Back home, I’d some Harumi Hosono on the air. It was recommended to me by a friend. It’s gentle and inviting, odd and multipurpose. But the friend wasn’t happy. I’d added songs to this joint play list he invited me to create with him, before offering comments on his contribution. What’s more I’d uploaded many songs. I’d tried to explain to my friend that I’d thought of this joint playlist as a repository that we could add to as inspired, rather than scripted game of checkers, but I only made him angrier. He didn’t feel listened to. Neither did I.

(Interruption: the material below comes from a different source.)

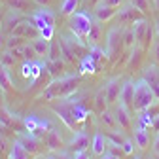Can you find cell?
Segmentation results:
<instances>
[{"instance_id": "29", "label": "cell", "mask_w": 159, "mask_h": 159, "mask_svg": "<svg viewBox=\"0 0 159 159\" xmlns=\"http://www.w3.org/2000/svg\"><path fill=\"white\" fill-rule=\"evenodd\" d=\"M10 159H29V152L19 142H15L13 148H11V152H10Z\"/></svg>"}, {"instance_id": "38", "label": "cell", "mask_w": 159, "mask_h": 159, "mask_svg": "<svg viewBox=\"0 0 159 159\" xmlns=\"http://www.w3.org/2000/svg\"><path fill=\"white\" fill-rule=\"evenodd\" d=\"M42 70H44V63H34V66H32V76H30V84H34L36 80L40 78Z\"/></svg>"}, {"instance_id": "52", "label": "cell", "mask_w": 159, "mask_h": 159, "mask_svg": "<svg viewBox=\"0 0 159 159\" xmlns=\"http://www.w3.org/2000/svg\"><path fill=\"white\" fill-rule=\"evenodd\" d=\"M57 159H68V157H66V155H63V153H61V155H57Z\"/></svg>"}, {"instance_id": "57", "label": "cell", "mask_w": 159, "mask_h": 159, "mask_svg": "<svg viewBox=\"0 0 159 159\" xmlns=\"http://www.w3.org/2000/svg\"><path fill=\"white\" fill-rule=\"evenodd\" d=\"M0 91H2V89H0Z\"/></svg>"}, {"instance_id": "11", "label": "cell", "mask_w": 159, "mask_h": 159, "mask_svg": "<svg viewBox=\"0 0 159 159\" xmlns=\"http://www.w3.org/2000/svg\"><path fill=\"white\" fill-rule=\"evenodd\" d=\"M117 13L116 8H112L110 4H106L104 0H98V2L95 4V19H98L101 23H106L110 21V19Z\"/></svg>"}, {"instance_id": "22", "label": "cell", "mask_w": 159, "mask_h": 159, "mask_svg": "<svg viewBox=\"0 0 159 159\" xmlns=\"http://www.w3.org/2000/svg\"><path fill=\"white\" fill-rule=\"evenodd\" d=\"M11 87H13V82H11V76H10L8 66L0 65V89H2V91H11Z\"/></svg>"}, {"instance_id": "15", "label": "cell", "mask_w": 159, "mask_h": 159, "mask_svg": "<svg viewBox=\"0 0 159 159\" xmlns=\"http://www.w3.org/2000/svg\"><path fill=\"white\" fill-rule=\"evenodd\" d=\"M70 146L74 148V152H82V150H87V148L91 146L87 133H85V131H78V133H74V136L70 138Z\"/></svg>"}, {"instance_id": "47", "label": "cell", "mask_w": 159, "mask_h": 159, "mask_svg": "<svg viewBox=\"0 0 159 159\" xmlns=\"http://www.w3.org/2000/svg\"><path fill=\"white\" fill-rule=\"evenodd\" d=\"M101 159H119V157L114 155V153H110V152H104V153L101 155Z\"/></svg>"}, {"instance_id": "44", "label": "cell", "mask_w": 159, "mask_h": 159, "mask_svg": "<svg viewBox=\"0 0 159 159\" xmlns=\"http://www.w3.org/2000/svg\"><path fill=\"white\" fill-rule=\"evenodd\" d=\"M104 2H106V4H110L112 8H121L125 0H104Z\"/></svg>"}, {"instance_id": "37", "label": "cell", "mask_w": 159, "mask_h": 159, "mask_svg": "<svg viewBox=\"0 0 159 159\" xmlns=\"http://www.w3.org/2000/svg\"><path fill=\"white\" fill-rule=\"evenodd\" d=\"M131 4L136 10H140L142 13H148L150 11V0H131Z\"/></svg>"}, {"instance_id": "24", "label": "cell", "mask_w": 159, "mask_h": 159, "mask_svg": "<svg viewBox=\"0 0 159 159\" xmlns=\"http://www.w3.org/2000/svg\"><path fill=\"white\" fill-rule=\"evenodd\" d=\"M106 108H108L106 93H104V87H101V89L95 93V110H97V114H102Z\"/></svg>"}, {"instance_id": "7", "label": "cell", "mask_w": 159, "mask_h": 159, "mask_svg": "<svg viewBox=\"0 0 159 159\" xmlns=\"http://www.w3.org/2000/svg\"><path fill=\"white\" fill-rule=\"evenodd\" d=\"M144 80L148 82L155 98L159 101V66H157V63H150L144 66Z\"/></svg>"}, {"instance_id": "49", "label": "cell", "mask_w": 159, "mask_h": 159, "mask_svg": "<svg viewBox=\"0 0 159 159\" xmlns=\"http://www.w3.org/2000/svg\"><path fill=\"white\" fill-rule=\"evenodd\" d=\"M155 36L159 38V19H157V21H155Z\"/></svg>"}, {"instance_id": "51", "label": "cell", "mask_w": 159, "mask_h": 159, "mask_svg": "<svg viewBox=\"0 0 159 159\" xmlns=\"http://www.w3.org/2000/svg\"><path fill=\"white\" fill-rule=\"evenodd\" d=\"M153 8H155V11H159V0H153Z\"/></svg>"}, {"instance_id": "28", "label": "cell", "mask_w": 159, "mask_h": 159, "mask_svg": "<svg viewBox=\"0 0 159 159\" xmlns=\"http://www.w3.org/2000/svg\"><path fill=\"white\" fill-rule=\"evenodd\" d=\"M82 0H63L61 4V13L63 15H72L74 11H78V6Z\"/></svg>"}, {"instance_id": "23", "label": "cell", "mask_w": 159, "mask_h": 159, "mask_svg": "<svg viewBox=\"0 0 159 159\" xmlns=\"http://www.w3.org/2000/svg\"><path fill=\"white\" fill-rule=\"evenodd\" d=\"M32 48H34V51H36V55L38 57H42V55H48V49H49V40H46V38H42V36H38V38H34L32 40Z\"/></svg>"}, {"instance_id": "53", "label": "cell", "mask_w": 159, "mask_h": 159, "mask_svg": "<svg viewBox=\"0 0 159 159\" xmlns=\"http://www.w3.org/2000/svg\"><path fill=\"white\" fill-rule=\"evenodd\" d=\"M44 159H57V157H51V155H48V157H44Z\"/></svg>"}, {"instance_id": "5", "label": "cell", "mask_w": 159, "mask_h": 159, "mask_svg": "<svg viewBox=\"0 0 159 159\" xmlns=\"http://www.w3.org/2000/svg\"><path fill=\"white\" fill-rule=\"evenodd\" d=\"M133 30H134V42L136 46H140L142 49H148L150 44L153 42V29L146 19H138L136 23H133Z\"/></svg>"}, {"instance_id": "50", "label": "cell", "mask_w": 159, "mask_h": 159, "mask_svg": "<svg viewBox=\"0 0 159 159\" xmlns=\"http://www.w3.org/2000/svg\"><path fill=\"white\" fill-rule=\"evenodd\" d=\"M34 2H38V4H40V6H46V4H48V2H49V0H34Z\"/></svg>"}, {"instance_id": "17", "label": "cell", "mask_w": 159, "mask_h": 159, "mask_svg": "<svg viewBox=\"0 0 159 159\" xmlns=\"http://www.w3.org/2000/svg\"><path fill=\"white\" fill-rule=\"evenodd\" d=\"M134 144L136 148H140V150H146L148 144H150V134L146 131V127H140V125H136L134 127Z\"/></svg>"}, {"instance_id": "25", "label": "cell", "mask_w": 159, "mask_h": 159, "mask_svg": "<svg viewBox=\"0 0 159 159\" xmlns=\"http://www.w3.org/2000/svg\"><path fill=\"white\" fill-rule=\"evenodd\" d=\"M80 70H82V74H95L97 72V63L95 59L91 55H85L82 59V63H80Z\"/></svg>"}, {"instance_id": "39", "label": "cell", "mask_w": 159, "mask_h": 159, "mask_svg": "<svg viewBox=\"0 0 159 159\" xmlns=\"http://www.w3.org/2000/svg\"><path fill=\"white\" fill-rule=\"evenodd\" d=\"M134 142L133 140H129V138H125L123 140V144H121V150H123V153L125 155H133V152H134Z\"/></svg>"}, {"instance_id": "55", "label": "cell", "mask_w": 159, "mask_h": 159, "mask_svg": "<svg viewBox=\"0 0 159 159\" xmlns=\"http://www.w3.org/2000/svg\"><path fill=\"white\" fill-rule=\"evenodd\" d=\"M155 159H159V153H157V157H155Z\"/></svg>"}, {"instance_id": "48", "label": "cell", "mask_w": 159, "mask_h": 159, "mask_svg": "<svg viewBox=\"0 0 159 159\" xmlns=\"http://www.w3.org/2000/svg\"><path fill=\"white\" fill-rule=\"evenodd\" d=\"M153 152H155V155L159 153V134H157V138H155V142H153Z\"/></svg>"}, {"instance_id": "40", "label": "cell", "mask_w": 159, "mask_h": 159, "mask_svg": "<svg viewBox=\"0 0 159 159\" xmlns=\"http://www.w3.org/2000/svg\"><path fill=\"white\" fill-rule=\"evenodd\" d=\"M32 66H34V63L30 61V59H29V61H25L23 66H21V74H23L25 78H30V76H32Z\"/></svg>"}, {"instance_id": "42", "label": "cell", "mask_w": 159, "mask_h": 159, "mask_svg": "<svg viewBox=\"0 0 159 159\" xmlns=\"http://www.w3.org/2000/svg\"><path fill=\"white\" fill-rule=\"evenodd\" d=\"M53 34H55V29H53V27H44V29H40V36L46 38V40H53Z\"/></svg>"}, {"instance_id": "16", "label": "cell", "mask_w": 159, "mask_h": 159, "mask_svg": "<svg viewBox=\"0 0 159 159\" xmlns=\"http://www.w3.org/2000/svg\"><path fill=\"white\" fill-rule=\"evenodd\" d=\"M46 144H48V150L49 152H57L61 150L63 146V138H61V133H59L57 129H48V136H46Z\"/></svg>"}, {"instance_id": "41", "label": "cell", "mask_w": 159, "mask_h": 159, "mask_svg": "<svg viewBox=\"0 0 159 159\" xmlns=\"http://www.w3.org/2000/svg\"><path fill=\"white\" fill-rule=\"evenodd\" d=\"M152 55H153V63L159 65V38L155 36V40L152 42Z\"/></svg>"}, {"instance_id": "9", "label": "cell", "mask_w": 159, "mask_h": 159, "mask_svg": "<svg viewBox=\"0 0 159 159\" xmlns=\"http://www.w3.org/2000/svg\"><path fill=\"white\" fill-rule=\"evenodd\" d=\"M23 21V11H19V10H8V13L4 15V19H2V32H11L19 23Z\"/></svg>"}, {"instance_id": "56", "label": "cell", "mask_w": 159, "mask_h": 159, "mask_svg": "<svg viewBox=\"0 0 159 159\" xmlns=\"http://www.w3.org/2000/svg\"><path fill=\"white\" fill-rule=\"evenodd\" d=\"M0 23H2V19H0ZM0 29H2V27H0Z\"/></svg>"}, {"instance_id": "6", "label": "cell", "mask_w": 159, "mask_h": 159, "mask_svg": "<svg viewBox=\"0 0 159 159\" xmlns=\"http://www.w3.org/2000/svg\"><path fill=\"white\" fill-rule=\"evenodd\" d=\"M117 19H119V23L121 25H133V23H136L138 19H144V13L140 11V10H136L131 2L129 4H123L121 8H119V11H117Z\"/></svg>"}, {"instance_id": "4", "label": "cell", "mask_w": 159, "mask_h": 159, "mask_svg": "<svg viewBox=\"0 0 159 159\" xmlns=\"http://www.w3.org/2000/svg\"><path fill=\"white\" fill-rule=\"evenodd\" d=\"M125 48V42H123V27H112L106 34V55L108 59H117L121 55Z\"/></svg>"}, {"instance_id": "27", "label": "cell", "mask_w": 159, "mask_h": 159, "mask_svg": "<svg viewBox=\"0 0 159 159\" xmlns=\"http://www.w3.org/2000/svg\"><path fill=\"white\" fill-rule=\"evenodd\" d=\"M63 57L61 51V42H55V40H49V49H48V61H57V59Z\"/></svg>"}, {"instance_id": "12", "label": "cell", "mask_w": 159, "mask_h": 159, "mask_svg": "<svg viewBox=\"0 0 159 159\" xmlns=\"http://www.w3.org/2000/svg\"><path fill=\"white\" fill-rule=\"evenodd\" d=\"M119 91H121V80H119V78H112L110 82L104 85V93H106V101H108V104L117 102Z\"/></svg>"}, {"instance_id": "1", "label": "cell", "mask_w": 159, "mask_h": 159, "mask_svg": "<svg viewBox=\"0 0 159 159\" xmlns=\"http://www.w3.org/2000/svg\"><path fill=\"white\" fill-rule=\"evenodd\" d=\"M80 84V76H63L59 80H53V82L48 85V89L40 95L46 101H53V98H61V97H68L72 95V91L76 89V85Z\"/></svg>"}, {"instance_id": "33", "label": "cell", "mask_w": 159, "mask_h": 159, "mask_svg": "<svg viewBox=\"0 0 159 159\" xmlns=\"http://www.w3.org/2000/svg\"><path fill=\"white\" fill-rule=\"evenodd\" d=\"M46 66H48V70H49L51 76H57L59 72L63 70V61H61V59H57V61H48Z\"/></svg>"}, {"instance_id": "18", "label": "cell", "mask_w": 159, "mask_h": 159, "mask_svg": "<svg viewBox=\"0 0 159 159\" xmlns=\"http://www.w3.org/2000/svg\"><path fill=\"white\" fill-rule=\"evenodd\" d=\"M85 40L89 42V46H98V42L102 40V27H101V21H98V19L93 21V27H91Z\"/></svg>"}, {"instance_id": "34", "label": "cell", "mask_w": 159, "mask_h": 159, "mask_svg": "<svg viewBox=\"0 0 159 159\" xmlns=\"http://www.w3.org/2000/svg\"><path fill=\"white\" fill-rule=\"evenodd\" d=\"M23 40H25V38H21V36H15V34H10V36H8V40H6V48H8V49L19 48V46H23V44H25Z\"/></svg>"}, {"instance_id": "46", "label": "cell", "mask_w": 159, "mask_h": 159, "mask_svg": "<svg viewBox=\"0 0 159 159\" xmlns=\"http://www.w3.org/2000/svg\"><path fill=\"white\" fill-rule=\"evenodd\" d=\"M4 34H6V32L0 30V49H4V48H6V40H8V38H6Z\"/></svg>"}, {"instance_id": "3", "label": "cell", "mask_w": 159, "mask_h": 159, "mask_svg": "<svg viewBox=\"0 0 159 159\" xmlns=\"http://www.w3.org/2000/svg\"><path fill=\"white\" fill-rule=\"evenodd\" d=\"M93 21L95 19L87 11H74L70 15V19H68V29H70L72 34H76V36L85 40L89 30H91V27H93Z\"/></svg>"}, {"instance_id": "54", "label": "cell", "mask_w": 159, "mask_h": 159, "mask_svg": "<svg viewBox=\"0 0 159 159\" xmlns=\"http://www.w3.org/2000/svg\"><path fill=\"white\" fill-rule=\"evenodd\" d=\"M133 159H142V157H140V155H134V157H133Z\"/></svg>"}, {"instance_id": "35", "label": "cell", "mask_w": 159, "mask_h": 159, "mask_svg": "<svg viewBox=\"0 0 159 159\" xmlns=\"http://www.w3.org/2000/svg\"><path fill=\"white\" fill-rule=\"evenodd\" d=\"M8 6L13 8V10H19V11H25L29 10V0H6Z\"/></svg>"}, {"instance_id": "30", "label": "cell", "mask_w": 159, "mask_h": 159, "mask_svg": "<svg viewBox=\"0 0 159 159\" xmlns=\"http://www.w3.org/2000/svg\"><path fill=\"white\" fill-rule=\"evenodd\" d=\"M15 61H17V57L13 55V51H11V49H8V51H4V53H2V59H0V65H4V66L11 68V66L15 65Z\"/></svg>"}, {"instance_id": "31", "label": "cell", "mask_w": 159, "mask_h": 159, "mask_svg": "<svg viewBox=\"0 0 159 159\" xmlns=\"http://www.w3.org/2000/svg\"><path fill=\"white\" fill-rule=\"evenodd\" d=\"M89 55L95 59V63H98V61H102L104 57H108L106 55V49L98 48V46H89Z\"/></svg>"}, {"instance_id": "20", "label": "cell", "mask_w": 159, "mask_h": 159, "mask_svg": "<svg viewBox=\"0 0 159 159\" xmlns=\"http://www.w3.org/2000/svg\"><path fill=\"white\" fill-rule=\"evenodd\" d=\"M98 116H101V121H102V125H104L108 131H121V129H119V125H117L116 114H112L110 110H104L102 114H98Z\"/></svg>"}, {"instance_id": "19", "label": "cell", "mask_w": 159, "mask_h": 159, "mask_svg": "<svg viewBox=\"0 0 159 159\" xmlns=\"http://www.w3.org/2000/svg\"><path fill=\"white\" fill-rule=\"evenodd\" d=\"M17 142L19 144H21L29 153H36L38 152V140H36V138L32 136V133H27V134H21V136H19L17 138Z\"/></svg>"}, {"instance_id": "43", "label": "cell", "mask_w": 159, "mask_h": 159, "mask_svg": "<svg viewBox=\"0 0 159 159\" xmlns=\"http://www.w3.org/2000/svg\"><path fill=\"white\" fill-rule=\"evenodd\" d=\"M72 159H91V157H89L87 150H82V152H74V157Z\"/></svg>"}, {"instance_id": "36", "label": "cell", "mask_w": 159, "mask_h": 159, "mask_svg": "<svg viewBox=\"0 0 159 159\" xmlns=\"http://www.w3.org/2000/svg\"><path fill=\"white\" fill-rule=\"evenodd\" d=\"M25 127H27L29 133L38 131V117H36V116H27V117H25Z\"/></svg>"}, {"instance_id": "32", "label": "cell", "mask_w": 159, "mask_h": 159, "mask_svg": "<svg viewBox=\"0 0 159 159\" xmlns=\"http://www.w3.org/2000/svg\"><path fill=\"white\" fill-rule=\"evenodd\" d=\"M123 42H125V48H133L136 46L134 42V30H133V25L129 29H123Z\"/></svg>"}, {"instance_id": "14", "label": "cell", "mask_w": 159, "mask_h": 159, "mask_svg": "<svg viewBox=\"0 0 159 159\" xmlns=\"http://www.w3.org/2000/svg\"><path fill=\"white\" fill-rule=\"evenodd\" d=\"M116 119H117V125L121 131H131V116H129V108L119 104L117 102V108H116Z\"/></svg>"}, {"instance_id": "2", "label": "cell", "mask_w": 159, "mask_h": 159, "mask_svg": "<svg viewBox=\"0 0 159 159\" xmlns=\"http://www.w3.org/2000/svg\"><path fill=\"white\" fill-rule=\"evenodd\" d=\"M153 102H157V98L152 91V87L148 85V82L142 78L134 82V97H133V110L134 112H144L148 110Z\"/></svg>"}, {"instance_id": "26", "label": "cell", "mask_w": 159, "mask_h": 159, "mask_svg": "<svg viewBox=\"0 0 159 159\" xmlns=\"http://www.w3.org/2000/svg\"><path fill=\"white\" fill-rule=\"evenodd\" d=\"M34 15L42 17L44 21H46L48 25H51V27L55 25V13H53V11H51V10L48 8V6H40V8H38V10L34 11Z\"/></svg>"}, {"instance_id": "8", "label": "cell", "mask_w": 159, "mask_h": 159, "mask_svg": "<svg viewBox=\"0 0 159 159\" xmlns=\"http://www.w3.org/2000/svg\"><path fill=\"white\" fill-rule=\"evenodd\" d=\"M10 34H15V36H21V38H29V40H34L40 36V29L32 23V19L30 21H21Z\"/></svg>"}, {"instance_id": "45", "label": "cell", "mask_w": 159, "mask_h": 159, "mask_svg": "<svg viewBox=\"0 0 159 159\" xmlns=\"http://www.w3.org/2000/svg\"><path fill=\"white\" fill-rule=\"evenodd\" d=\"M40 129H51V127H49V123L46 121V119H38V131Z\"/></svg>"}, {"instance_id": "13", "label": "cell", "mask_w": 159, "mask_h": 159, "mask_svg": "<svg viewBox=\"0 0 159 159\" xmlns=\"http://www.w3.org/2000/svg\"><path fill=\"white\" fill-rule=\"evenodd\" d=\"M106 150H108V138H106V134L95 133L93 134V140H91V153L97 155V157H101Z\"/></svg>"}, {"instance_id": "10", "label": "cell", "mask_w": 159, "mask_h": 159, "mask_svg": "<svg viewBox=\"0 0 159 159\" xmlns=\"http://www.w3.org/2000/svg\"><path fill=\"white\" fill-rule=\"evenodd\" d=\"M133 97H134V82L133 80H125L121 84V91H119L117 102L127 108H133Z\"/></svg>"}, {"instance_id": "21", "label": "cell", "mask_w": 159, "mask_h": 159, "mask_svg": "<svg viewBox=\"0 0 159 159\" xmlns=\"http://www.w3.org/2000/svg\"><path fill=\"white\" fill-rule=\"evenodd\" d=\"M70 114H72V119H74L76 123H82V121H85V119H87L89 110L84 108L80 102H74V104H70Z\"/></svg>"}]
</instances>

This morning I’d a Sunday morning call at 7:30AM. It sounds intrusive and perhaps it was, but I called for it at this time. These clients in Israel are back to work on their Sunday. We may as well get this done now rather than further clog Monday morning. Putting around the kitchen around 7:25AM, I realized there was no coffee in the freezer and managed to both participate on this call and drive out to the local Starbucks and back in a manner reasonably graceful. The main hiccups involved listening intently on the phone and forgetting to put a mask on when I walked in Starbucks. The otherwise pleasant lady inside reminded me flatly of the obvious. “Yes. Of course.” The espresso tasted wonderful. The coffee beans were ground. But returning into my driveway I needed to make a comment, and no one could hear me. I walked in the house, with the coffee bags, yelling at my hand, until finally everyone yelled in unison, “Yes John. We can hear you.”
Later when the call was done, I returned to Marseilles with Claude McKay’s "Banjo." Fresh pot of coffee brewing I relaxed on the porch steeping again in that city I've never visited and thought hard about Ray, the Claude McKay stand-in who’d been cast in “Home to Harlem” as well. These reflections of Ray’s as he examines his feelings when French waiters and French diners at adjoining tables comment to him are the most captivating part of the story and despite the author’s overt reminder that all characters are fictitious, I start mapping the tale to what we learned in McKay’s autobiography, “A Long Way from Home.” Glimpses only, in both books, one suspects of the real-McKay. Indeed, I’ve a biography of McKay on the wings which seems to be based on the premise that the McKay in the “A Long Way from Home” autobiography is fictive, and that FBI dossiers of the man have more to tell us about who we really may have been.
It isn’t long before I’ve finished up the novel and, without much hesitation, began his next novel “Banana Bottom.” Finally, this Jamaican intellectual will be writing about Jamaica. The island is often inexplicably missing from Claude McKay’s fiction.